▶ **What you will do**
Please reproduce the entries below exactly, starting at the first line and ending with the line that holds "2016-08-15T02:14:23, 3-frame burst.".

Stored data
-------------------------
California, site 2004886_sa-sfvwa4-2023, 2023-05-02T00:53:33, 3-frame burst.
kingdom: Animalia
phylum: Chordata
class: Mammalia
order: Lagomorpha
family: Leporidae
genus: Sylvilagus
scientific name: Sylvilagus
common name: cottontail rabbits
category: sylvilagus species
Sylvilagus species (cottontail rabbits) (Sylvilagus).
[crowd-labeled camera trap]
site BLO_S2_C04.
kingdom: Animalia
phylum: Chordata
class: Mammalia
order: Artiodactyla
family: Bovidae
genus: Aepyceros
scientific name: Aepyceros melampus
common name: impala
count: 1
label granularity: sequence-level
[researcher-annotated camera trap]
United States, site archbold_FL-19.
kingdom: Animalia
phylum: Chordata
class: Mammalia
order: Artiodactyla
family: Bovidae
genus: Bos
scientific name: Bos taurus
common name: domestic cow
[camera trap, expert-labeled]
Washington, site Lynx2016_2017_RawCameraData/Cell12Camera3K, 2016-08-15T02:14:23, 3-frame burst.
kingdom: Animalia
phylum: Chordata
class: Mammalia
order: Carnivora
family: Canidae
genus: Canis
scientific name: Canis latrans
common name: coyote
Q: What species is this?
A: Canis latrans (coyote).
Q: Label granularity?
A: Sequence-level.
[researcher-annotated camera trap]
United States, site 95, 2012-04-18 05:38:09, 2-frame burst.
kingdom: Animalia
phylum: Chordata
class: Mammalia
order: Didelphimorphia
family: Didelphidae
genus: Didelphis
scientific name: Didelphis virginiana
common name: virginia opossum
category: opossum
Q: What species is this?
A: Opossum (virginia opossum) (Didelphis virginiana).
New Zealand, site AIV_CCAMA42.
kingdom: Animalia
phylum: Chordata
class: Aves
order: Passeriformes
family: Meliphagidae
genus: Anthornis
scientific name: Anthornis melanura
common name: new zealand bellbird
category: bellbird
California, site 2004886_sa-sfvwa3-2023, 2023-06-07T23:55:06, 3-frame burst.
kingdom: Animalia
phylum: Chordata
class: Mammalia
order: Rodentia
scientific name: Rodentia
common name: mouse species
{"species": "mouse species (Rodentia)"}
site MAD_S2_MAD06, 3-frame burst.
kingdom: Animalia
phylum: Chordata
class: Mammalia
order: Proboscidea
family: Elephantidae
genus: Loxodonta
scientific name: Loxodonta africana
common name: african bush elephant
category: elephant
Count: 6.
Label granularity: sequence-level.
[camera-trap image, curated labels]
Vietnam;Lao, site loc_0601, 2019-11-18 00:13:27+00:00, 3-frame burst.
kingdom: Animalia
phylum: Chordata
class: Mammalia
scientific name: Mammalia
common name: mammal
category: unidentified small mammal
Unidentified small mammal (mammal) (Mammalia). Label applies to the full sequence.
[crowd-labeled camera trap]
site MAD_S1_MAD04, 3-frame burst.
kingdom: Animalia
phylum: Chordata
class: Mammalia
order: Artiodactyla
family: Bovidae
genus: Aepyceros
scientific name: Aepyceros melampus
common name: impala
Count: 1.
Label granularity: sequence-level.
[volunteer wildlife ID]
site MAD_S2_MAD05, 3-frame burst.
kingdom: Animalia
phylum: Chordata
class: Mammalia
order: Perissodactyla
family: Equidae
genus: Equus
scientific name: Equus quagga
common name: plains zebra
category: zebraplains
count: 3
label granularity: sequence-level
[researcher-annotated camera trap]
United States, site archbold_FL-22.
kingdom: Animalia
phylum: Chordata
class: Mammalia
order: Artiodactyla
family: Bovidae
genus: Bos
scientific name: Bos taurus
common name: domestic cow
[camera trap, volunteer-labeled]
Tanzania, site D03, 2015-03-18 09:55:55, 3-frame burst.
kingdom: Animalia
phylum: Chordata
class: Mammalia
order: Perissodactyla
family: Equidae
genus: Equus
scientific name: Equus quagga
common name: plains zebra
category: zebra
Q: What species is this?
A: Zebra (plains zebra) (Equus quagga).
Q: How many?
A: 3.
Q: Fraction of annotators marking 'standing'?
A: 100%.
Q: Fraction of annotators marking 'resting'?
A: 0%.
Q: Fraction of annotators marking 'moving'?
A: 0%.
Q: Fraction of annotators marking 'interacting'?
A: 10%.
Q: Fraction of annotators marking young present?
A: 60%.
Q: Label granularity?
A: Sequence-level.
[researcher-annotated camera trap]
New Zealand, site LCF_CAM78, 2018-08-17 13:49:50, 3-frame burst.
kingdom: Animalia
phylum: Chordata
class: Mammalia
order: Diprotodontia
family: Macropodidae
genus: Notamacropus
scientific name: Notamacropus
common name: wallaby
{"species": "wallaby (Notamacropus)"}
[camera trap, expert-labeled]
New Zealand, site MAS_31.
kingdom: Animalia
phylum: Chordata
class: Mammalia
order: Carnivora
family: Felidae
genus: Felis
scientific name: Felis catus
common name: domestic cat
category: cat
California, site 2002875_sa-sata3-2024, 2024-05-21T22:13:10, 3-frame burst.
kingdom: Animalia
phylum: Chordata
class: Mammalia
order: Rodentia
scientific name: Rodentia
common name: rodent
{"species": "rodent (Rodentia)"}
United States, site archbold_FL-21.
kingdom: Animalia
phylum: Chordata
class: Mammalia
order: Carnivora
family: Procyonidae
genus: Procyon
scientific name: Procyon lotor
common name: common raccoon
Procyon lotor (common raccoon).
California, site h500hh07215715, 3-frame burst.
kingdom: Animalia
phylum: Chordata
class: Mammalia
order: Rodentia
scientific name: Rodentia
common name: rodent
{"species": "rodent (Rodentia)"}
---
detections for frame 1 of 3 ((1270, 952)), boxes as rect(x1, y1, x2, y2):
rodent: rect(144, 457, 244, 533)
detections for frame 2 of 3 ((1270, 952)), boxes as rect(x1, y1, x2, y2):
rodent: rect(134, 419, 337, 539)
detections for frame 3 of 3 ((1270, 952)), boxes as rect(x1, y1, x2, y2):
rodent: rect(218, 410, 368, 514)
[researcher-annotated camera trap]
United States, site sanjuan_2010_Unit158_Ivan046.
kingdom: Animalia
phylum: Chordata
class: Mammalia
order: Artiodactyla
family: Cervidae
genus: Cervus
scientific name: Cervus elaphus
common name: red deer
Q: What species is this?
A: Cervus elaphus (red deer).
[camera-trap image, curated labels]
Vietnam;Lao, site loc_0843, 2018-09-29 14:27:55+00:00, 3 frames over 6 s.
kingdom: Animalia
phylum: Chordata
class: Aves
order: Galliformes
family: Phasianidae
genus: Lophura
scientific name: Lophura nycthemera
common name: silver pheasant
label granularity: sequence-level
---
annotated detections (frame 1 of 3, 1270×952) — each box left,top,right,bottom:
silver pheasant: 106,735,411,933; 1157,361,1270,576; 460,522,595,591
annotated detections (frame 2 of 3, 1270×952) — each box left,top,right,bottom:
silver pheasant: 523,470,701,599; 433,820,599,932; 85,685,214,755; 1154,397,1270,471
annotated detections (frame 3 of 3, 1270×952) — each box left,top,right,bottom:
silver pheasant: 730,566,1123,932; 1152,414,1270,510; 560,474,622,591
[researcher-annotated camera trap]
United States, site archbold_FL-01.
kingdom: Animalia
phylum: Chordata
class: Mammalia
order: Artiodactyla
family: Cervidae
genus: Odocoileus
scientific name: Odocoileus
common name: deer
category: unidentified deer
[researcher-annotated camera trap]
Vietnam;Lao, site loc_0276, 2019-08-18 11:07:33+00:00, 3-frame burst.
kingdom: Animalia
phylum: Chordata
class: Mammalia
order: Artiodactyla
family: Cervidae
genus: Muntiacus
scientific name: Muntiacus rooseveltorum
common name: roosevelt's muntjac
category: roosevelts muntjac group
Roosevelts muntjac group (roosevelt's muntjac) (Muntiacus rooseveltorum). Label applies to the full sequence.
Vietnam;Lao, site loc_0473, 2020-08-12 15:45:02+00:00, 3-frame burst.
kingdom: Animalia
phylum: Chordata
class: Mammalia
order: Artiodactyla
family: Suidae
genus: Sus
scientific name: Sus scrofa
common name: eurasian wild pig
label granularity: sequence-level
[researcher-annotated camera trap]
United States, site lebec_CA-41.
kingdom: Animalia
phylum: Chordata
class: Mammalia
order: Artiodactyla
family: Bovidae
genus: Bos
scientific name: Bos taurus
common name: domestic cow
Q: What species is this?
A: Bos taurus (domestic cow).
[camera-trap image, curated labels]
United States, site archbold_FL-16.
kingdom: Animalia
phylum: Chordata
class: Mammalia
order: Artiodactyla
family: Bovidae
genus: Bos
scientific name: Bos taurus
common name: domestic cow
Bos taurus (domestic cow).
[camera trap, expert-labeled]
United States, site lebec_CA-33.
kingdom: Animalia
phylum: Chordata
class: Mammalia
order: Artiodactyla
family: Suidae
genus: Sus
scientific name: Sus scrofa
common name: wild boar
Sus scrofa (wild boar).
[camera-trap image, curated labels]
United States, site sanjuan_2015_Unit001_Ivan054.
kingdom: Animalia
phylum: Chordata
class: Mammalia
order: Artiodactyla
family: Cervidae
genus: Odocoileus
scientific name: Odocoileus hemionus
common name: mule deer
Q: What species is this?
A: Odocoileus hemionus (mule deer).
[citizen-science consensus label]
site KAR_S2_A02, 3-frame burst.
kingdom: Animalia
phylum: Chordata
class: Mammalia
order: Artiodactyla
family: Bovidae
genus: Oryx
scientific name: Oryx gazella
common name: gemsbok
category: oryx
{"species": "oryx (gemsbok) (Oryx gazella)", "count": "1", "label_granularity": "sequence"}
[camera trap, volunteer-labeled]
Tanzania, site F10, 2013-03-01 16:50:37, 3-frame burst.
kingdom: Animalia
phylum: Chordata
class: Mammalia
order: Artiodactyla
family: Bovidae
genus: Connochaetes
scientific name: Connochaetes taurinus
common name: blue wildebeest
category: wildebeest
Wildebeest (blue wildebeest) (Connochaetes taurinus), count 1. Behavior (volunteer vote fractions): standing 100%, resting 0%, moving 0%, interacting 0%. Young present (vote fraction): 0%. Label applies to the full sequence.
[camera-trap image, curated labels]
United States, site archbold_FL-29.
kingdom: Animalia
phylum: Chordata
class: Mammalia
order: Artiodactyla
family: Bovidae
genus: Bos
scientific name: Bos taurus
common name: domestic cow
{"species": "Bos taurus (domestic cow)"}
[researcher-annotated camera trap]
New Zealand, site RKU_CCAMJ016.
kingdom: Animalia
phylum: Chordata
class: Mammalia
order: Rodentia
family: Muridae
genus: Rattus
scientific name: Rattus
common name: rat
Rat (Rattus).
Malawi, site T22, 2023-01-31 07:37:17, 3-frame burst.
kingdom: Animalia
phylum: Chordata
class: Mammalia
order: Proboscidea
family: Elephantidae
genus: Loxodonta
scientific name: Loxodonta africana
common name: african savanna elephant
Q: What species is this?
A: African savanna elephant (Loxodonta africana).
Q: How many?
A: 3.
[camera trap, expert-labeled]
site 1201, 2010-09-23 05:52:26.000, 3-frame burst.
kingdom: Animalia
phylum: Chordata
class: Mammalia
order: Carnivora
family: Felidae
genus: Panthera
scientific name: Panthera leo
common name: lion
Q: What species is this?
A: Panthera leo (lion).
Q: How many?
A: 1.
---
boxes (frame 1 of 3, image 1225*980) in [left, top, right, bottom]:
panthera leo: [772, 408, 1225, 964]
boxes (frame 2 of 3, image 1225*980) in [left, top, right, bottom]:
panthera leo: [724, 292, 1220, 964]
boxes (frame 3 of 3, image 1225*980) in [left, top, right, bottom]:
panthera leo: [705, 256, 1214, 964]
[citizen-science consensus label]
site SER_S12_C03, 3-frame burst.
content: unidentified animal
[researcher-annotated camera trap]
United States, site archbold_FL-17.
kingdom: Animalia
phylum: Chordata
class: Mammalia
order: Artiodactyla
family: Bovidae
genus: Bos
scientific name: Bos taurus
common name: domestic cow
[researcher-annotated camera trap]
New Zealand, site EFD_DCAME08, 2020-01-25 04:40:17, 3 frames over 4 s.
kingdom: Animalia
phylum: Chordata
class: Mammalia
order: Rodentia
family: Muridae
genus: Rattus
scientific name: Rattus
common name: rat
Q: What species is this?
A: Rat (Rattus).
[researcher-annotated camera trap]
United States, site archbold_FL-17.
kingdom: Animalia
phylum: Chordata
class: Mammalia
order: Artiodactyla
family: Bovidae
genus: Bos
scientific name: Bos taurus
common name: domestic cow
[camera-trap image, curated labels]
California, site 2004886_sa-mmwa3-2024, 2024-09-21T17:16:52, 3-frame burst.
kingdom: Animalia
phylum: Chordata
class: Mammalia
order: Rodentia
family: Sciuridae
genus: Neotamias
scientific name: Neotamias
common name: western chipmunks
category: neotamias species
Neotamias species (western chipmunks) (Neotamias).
-------------------------
▶ **Answer to this exercise**
California, site 2004886_sa-sfvwa4-2023, 2023-05-02T00:53:33, 3-frame burst.
kingdom: Animalia
phylum: Chordata
class: Mammalia
order: Lagomorpha
family: Leporidae
genus: Sylvilagus
scientific name: Sylvilagus
common name: cottontail rabbits
category: sylvilagus species
Sylvilagus species (cottontail rabbits) (Sylvilagus).
[crowd-labeled camera trap]
site BLO_S2_C04.
kingdom: Animalia
phylum: Chordata
class: Mammalia
order: Artiodactyla
family: Bovidae
genus: Aepyceros
scientific name: Aepyceros melampus
common name: impala
count: 1
label granularity: sequence-level
[researcher-annotated camera trap]
United States, site archbold_FL-19.
kingdom: Animalia
phylum: Chordata
class: Mammalia
order: Artiodactyla
family: Bovidae
genus: Bos
scientific name: Bos taurus
common name: domestic cow
[camera trap, expert-labeled]
Washington, site Lynx2016_2017_RawCameraData/Cell12Camera3K, 2016-08-15T02:14:23, 3-frame burst.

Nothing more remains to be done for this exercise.